More than a few FARM SHOW readers have installed a car or truck motor in a tractor. Gary Brown of Byron, Georgia, and a group of friends are going the other way, putting tractor diesels in cars and small trucks.
"The first one we did took us four months to do," says Brown. "The last one runs smoother, gets better mileage and took about seven days to do."
He says the difference was a combination of experience and finding new shortcuts. Perhaps equally important was knowing what they needed for parts and where to get them. In the book the group has published, they provide a complete list of sources.
"We found an outfit in Florida that sells transmissions and will custom build gears for half the price of our original source," says Brown. "We also found sources for motors and bell housings."
Because all six of the group's members are part time farmers and small business owners, the work has been done evenings and weekends. Since they first decided to chip in on some vehicles, Brown says they have spent a lot of money on the project. However, they also have three vehicles to use or sell.
"Our first project was to convert a Ford F-150 to diesel using an engine from a Ford 4600 series tractor," recalls Brown. "The engine is rugged and heavy duty. Because it was rated at only 55 hp, we added a small Vortec super charger that was originally designed for a four-cylinder Honda."
They rebuilt the engine, had the injectors and pump rebuilt by experts, and built new mounts to handle the engine, which was heavier than the original 302 V-8. They also had to box the brace that runs underneath to get the engine down low enough.
"We selected a Tremec T-5, five-speed overdrive transmission and found a bell housing from a straw blower machine," says Brown. "We replaced the clutch with an 11-in. automotive type for a 3/4-ton Ford truck. After buying a clutch, pressure plate and throw-out bearing, we discovered the throw-out was too long and had it machined to the proper length."
They resurfaced the flywheel and drilled new holes for the automotive pressure plate to fit the heavy-duty tractor flywheel. When they tried to mount the transmission, they discovered a 1/4-in. gap, took the measurements to a machine shop and had a ring machined to fit the space.
"When you encounter something that doesn't fit, you just have to stop and figure out what to do," says Brown. "With six people on our crew, we could usually figure something out or get the advice we needed."

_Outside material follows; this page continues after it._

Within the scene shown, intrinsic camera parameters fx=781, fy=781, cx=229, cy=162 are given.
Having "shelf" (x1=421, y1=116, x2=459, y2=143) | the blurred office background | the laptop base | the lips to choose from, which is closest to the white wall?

For example, when they mounted the transmission, they realized the mount bracket was off a few inches and made an adapter out of a piece of 1/2-in. steel. Once it was bolted between the transmission and the mount, they discovered the shifter didn't line up with the hole in the floorboard.
"We talked to a friend who was a transmission expert, and he just laughed and told us to cut a new hole and seal up the old one," relates Brown. "We told him that then the shifter would be too close to the seat to shift into second and fourth. He laughed again and said, 'Just mount the shifter backward'."
With the transmission and engine mounted, the driveshaft had to be shortened about 6 in. They used the power steering pump that came with the engine, but adapted the pickup's alternator to the new engine. "We replaced shocks and wheel bearings and serviced the rear end, replacing the lube with synthetic for less friction and improved economy," says Brown. He stresses that when seeking fuel economy, little things like the right lube and tires make a big difference.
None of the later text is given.